I have a brick garden bed up against the house that I was in the midst of removing. Garden beds agains the house are not great, since they keep the soil up agains the house wet, inviting termites and potentially causing foundation issues because of the constant moisture. However, after letting this garden bed go dormant and then starting to dig it out, I discovered that the bottom is sealed concrete, and the excess moisture flows through slots in the bricks in the front. 

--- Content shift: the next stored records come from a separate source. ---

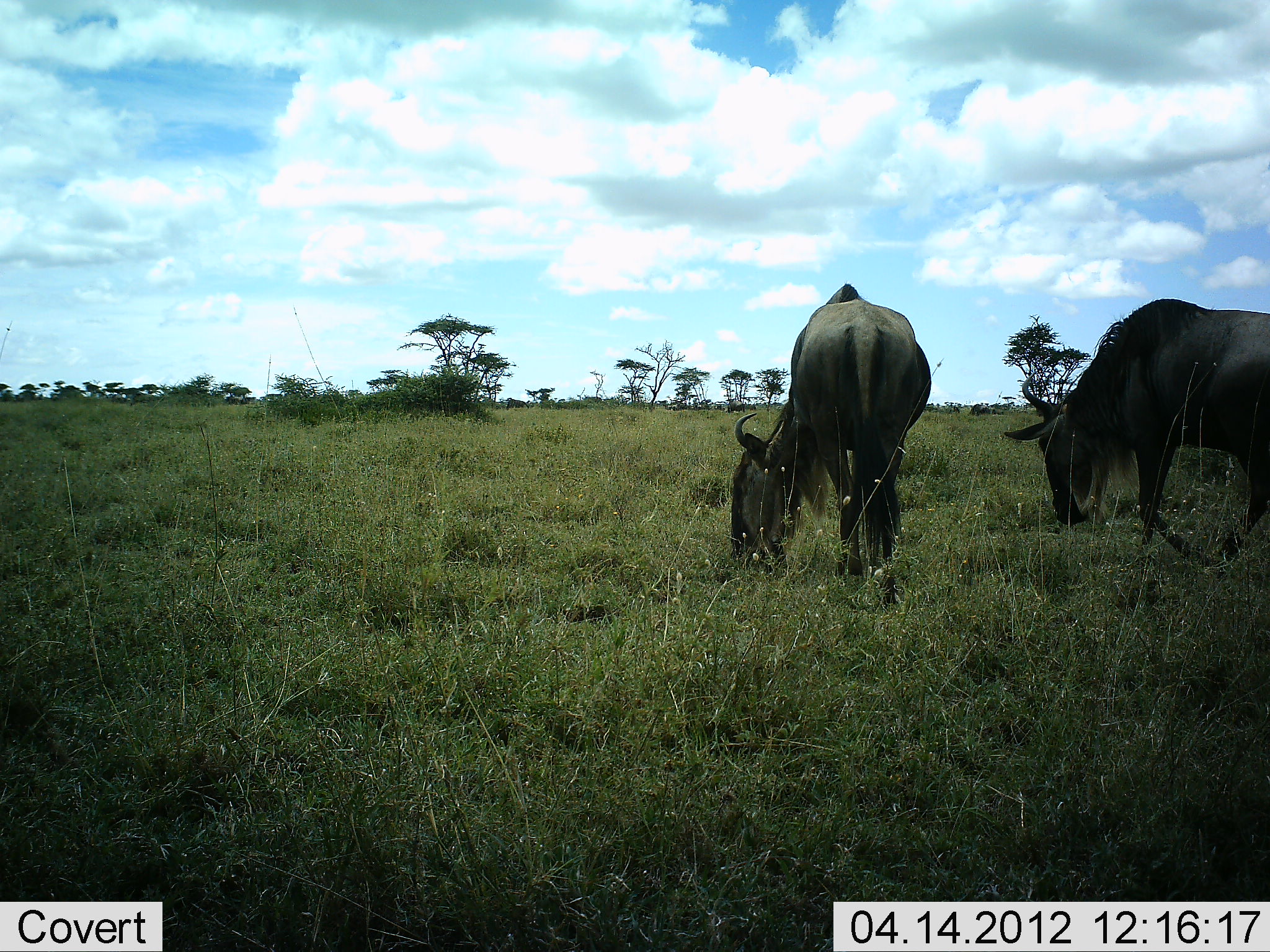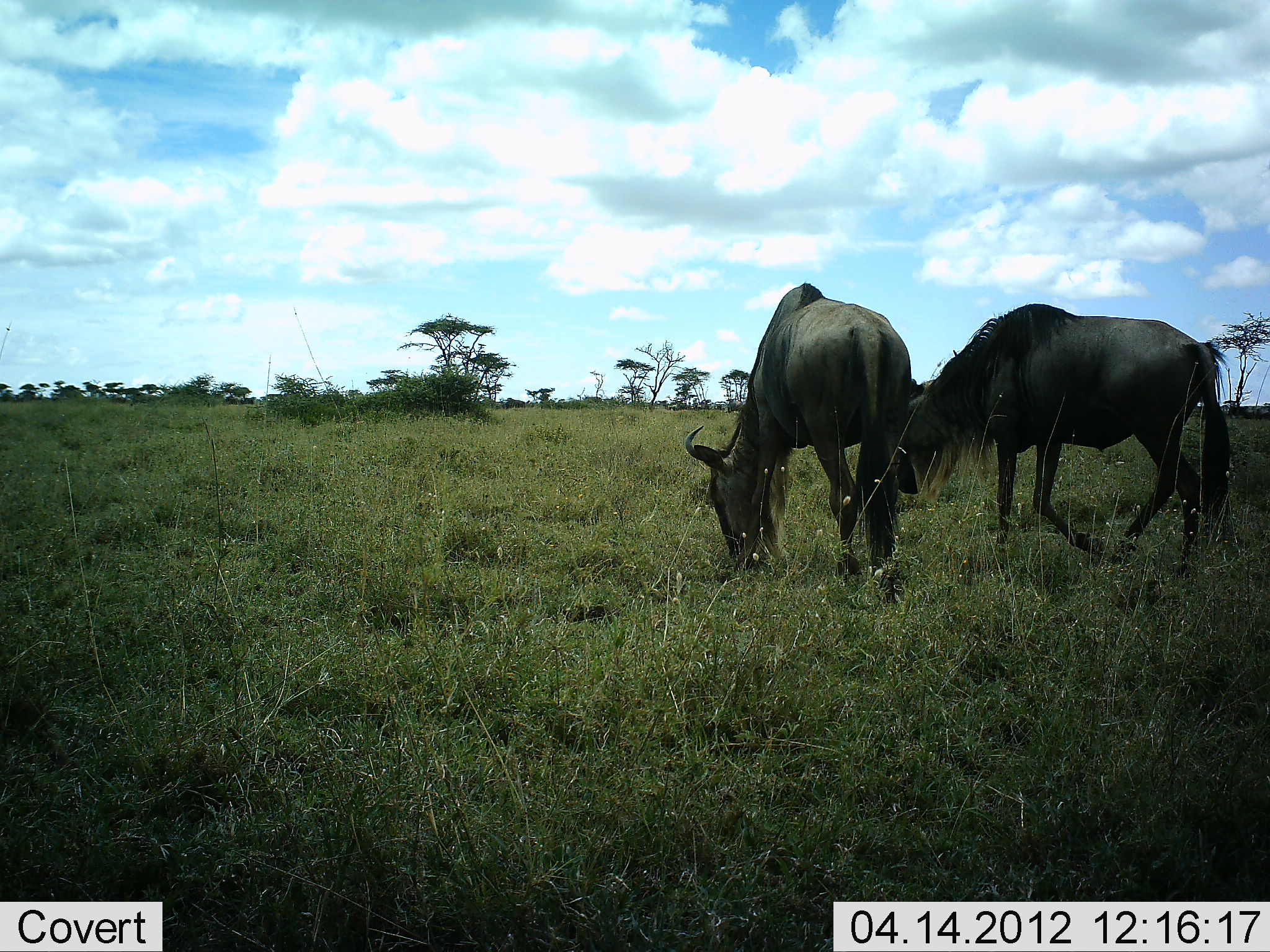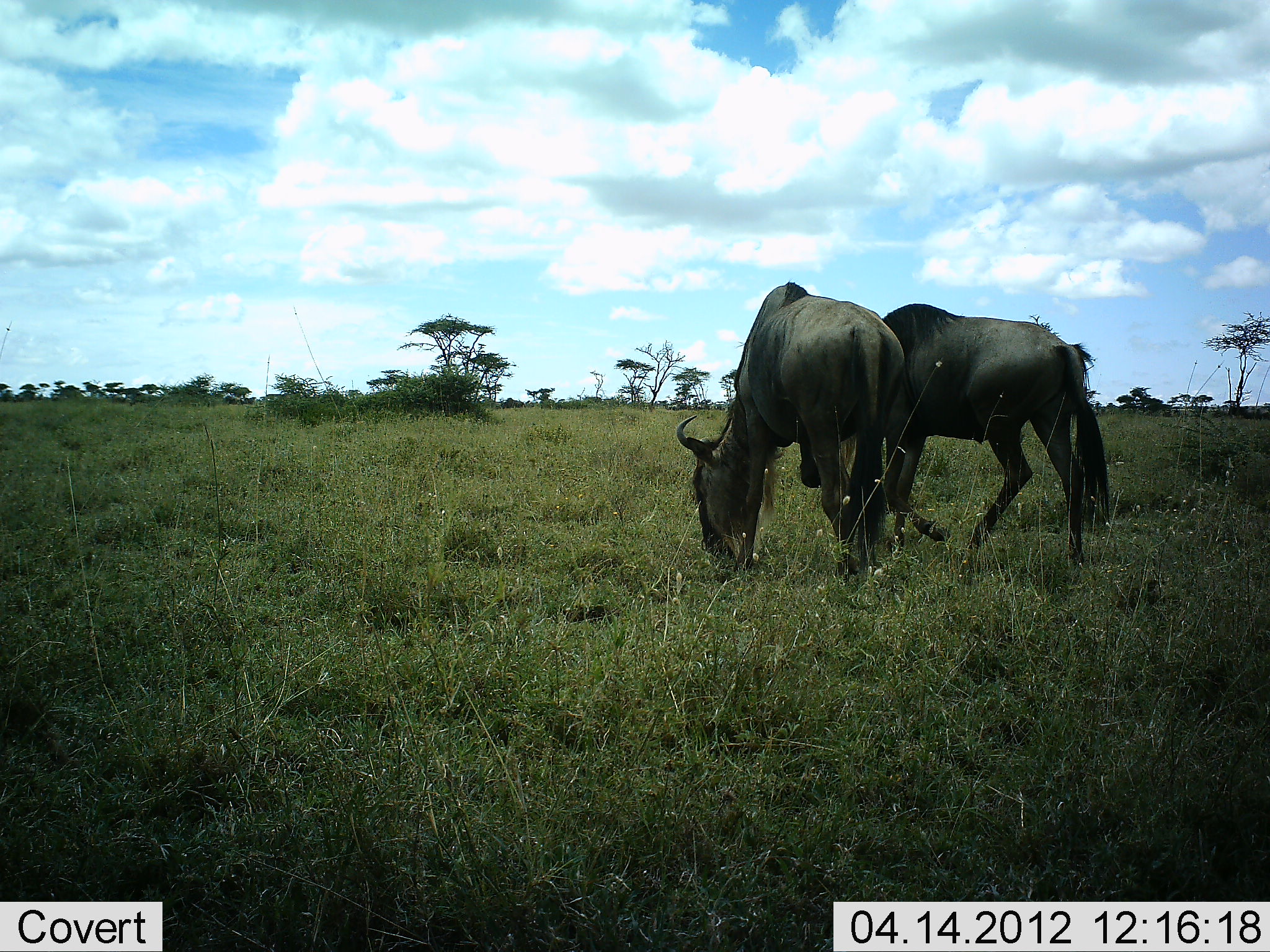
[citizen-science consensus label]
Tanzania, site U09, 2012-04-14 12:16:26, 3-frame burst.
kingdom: Animalia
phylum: Chordata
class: Mammalia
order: Artiodactyla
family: Bovidae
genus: Connochaetes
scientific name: Connochaetes taurinus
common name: blue wildebeest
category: wildebeest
Wildebeest (blue wildebeest) (Connochaetes taurinus), count 2. Behavior (volunteer vote fractions): standing 12%, resting 0%, moving 38%, interacting 0%. Young present (vote fraction): 0%. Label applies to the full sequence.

Blank canvas just waiting for flowers
So with my discovery of the sealed bottom, and my daughter's love of flowers, we decided to put in a flower garden. A project like this necessitates a trip to the local nursery. I love Summer Winds Nursery in Mesa, Arizona. Avoid the big box stores, as their selection may or may not work with your actual climate. For our garden, we made sure to attract a little of everything, so that all forms of pollinators (bees, butterflies, hummingbirds) would be happy with the garden. 

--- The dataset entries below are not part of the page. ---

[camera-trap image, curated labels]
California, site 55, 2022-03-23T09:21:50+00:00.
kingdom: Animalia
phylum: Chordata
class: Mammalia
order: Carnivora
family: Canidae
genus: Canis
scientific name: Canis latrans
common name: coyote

As with all of the garden beds we started with leveling out the soil, adding a layer of compost from our composter, as well as a bag of amended soil to add nutrients to the bed. From left to right, here is what we planted: 

- Arabian Jasmine - white flowers, amazingly fragrant, makes bees happy

- Lavender - purple flowers, fragrant leaves and flowers, makes bees happy

- Hot Blooded Lantana - heat tolerant red flowers, attracts butterflies, bees, and hummingbirds

- Angelonia (also called Summer Snapdragon) - white flowers, bee attractor

- Red Autumn Sage - red flowers, hummingbird and butterfly attractor

- Hot Blooded Lantana - see above

- Purple Potion Trailing Lantana - purple flowers, attracts butterflies, bees, and hummingbirds

- Arabian Jasmine - see above

- Dhalberg Daisies (planted throughout the garden) - yellow flowers, fragrant, attract bees

I am excited to see how the flowers grow and change over time. But more importantly, I'm excited that my kids get a flower garden, and that our yard has some extra treats for the pollinators. 

Be encouraged. Be inspired. Be resourceful. Run out to your local nursery and plant some flowers for those wonderful pollinators!